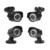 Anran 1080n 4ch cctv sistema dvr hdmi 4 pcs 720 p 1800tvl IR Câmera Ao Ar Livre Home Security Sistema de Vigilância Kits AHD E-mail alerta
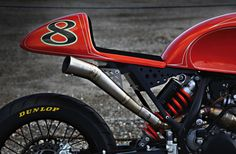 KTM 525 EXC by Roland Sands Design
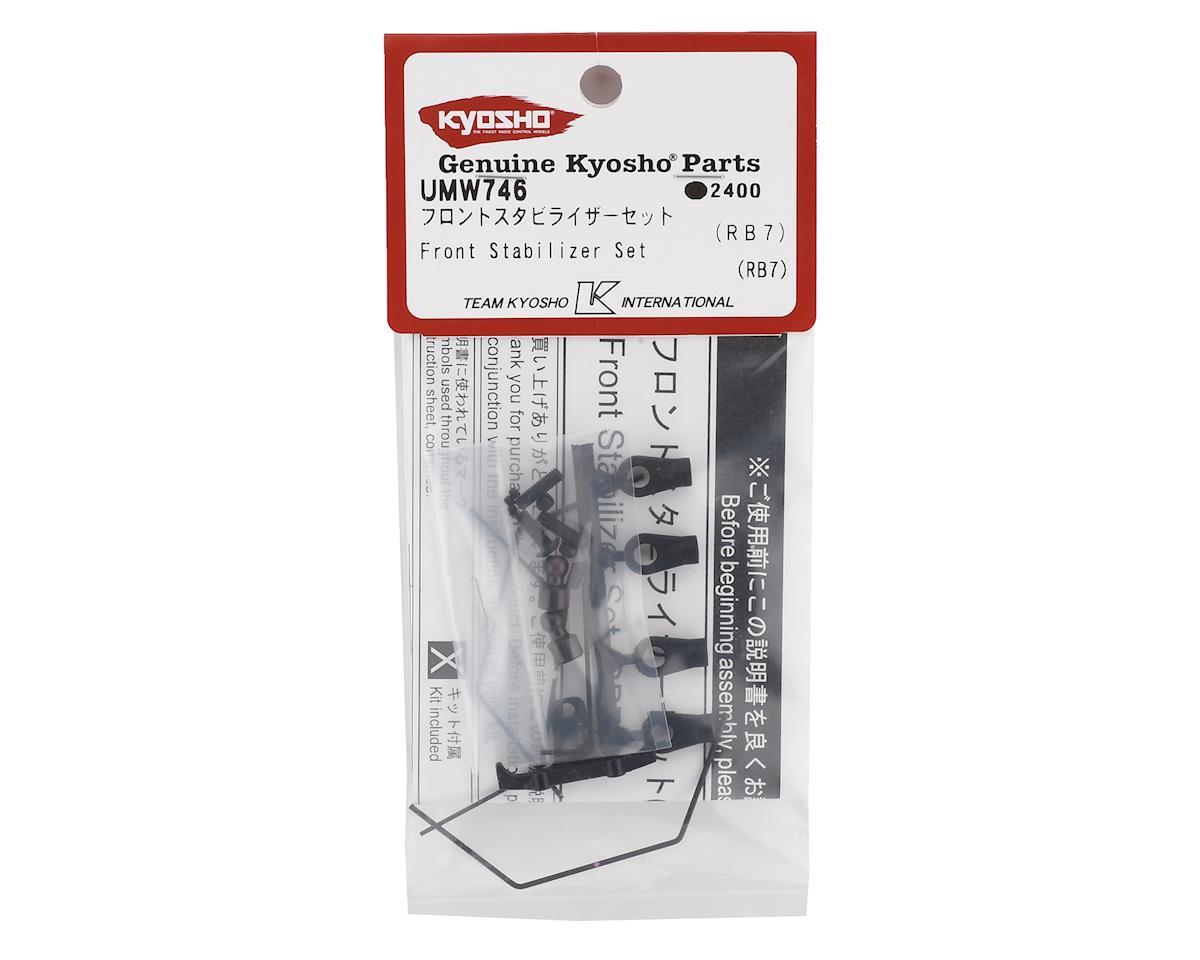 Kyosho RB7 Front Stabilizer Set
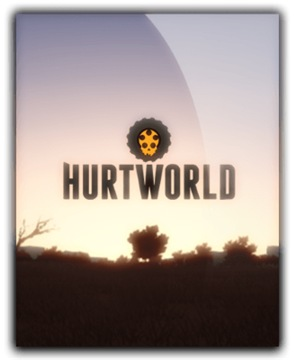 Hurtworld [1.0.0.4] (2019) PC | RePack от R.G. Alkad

-=-=-=-=-

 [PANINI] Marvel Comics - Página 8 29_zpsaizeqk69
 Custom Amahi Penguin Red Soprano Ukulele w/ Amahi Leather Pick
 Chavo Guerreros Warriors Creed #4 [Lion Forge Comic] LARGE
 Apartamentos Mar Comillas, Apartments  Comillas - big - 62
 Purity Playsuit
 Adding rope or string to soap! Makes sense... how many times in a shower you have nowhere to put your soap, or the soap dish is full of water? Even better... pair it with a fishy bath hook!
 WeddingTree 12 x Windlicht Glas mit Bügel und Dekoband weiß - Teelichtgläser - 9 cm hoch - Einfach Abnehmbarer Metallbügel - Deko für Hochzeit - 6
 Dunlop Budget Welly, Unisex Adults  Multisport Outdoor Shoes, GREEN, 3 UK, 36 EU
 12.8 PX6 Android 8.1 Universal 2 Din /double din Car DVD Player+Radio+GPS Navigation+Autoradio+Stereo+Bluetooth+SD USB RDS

-=-=-=-=-

◆ **Task prompt**:
Return exactly the stretch above whose first line contains "Anran 1080n 4ch" and whose last line contains "Hurtworld [1.0.0.4] (2019)", and nothing outside it. The pictures should not appear.

◆ **Exercise result**:
 Anran 1080n 4ch cctv sistema dvr hdmi 4 pcs 720 p 1800tvl IR Câmera Ao Ar Livre Home Security Sistema de Vigilância Kits AHD E-mail alerta
 KTM 525 EXC by Roland Sands Design
 Kyosho RB7 Front Stabilizer Set
 Hurtworld [1.0.0.4] (2019) PC | RePack от R.G. Alkad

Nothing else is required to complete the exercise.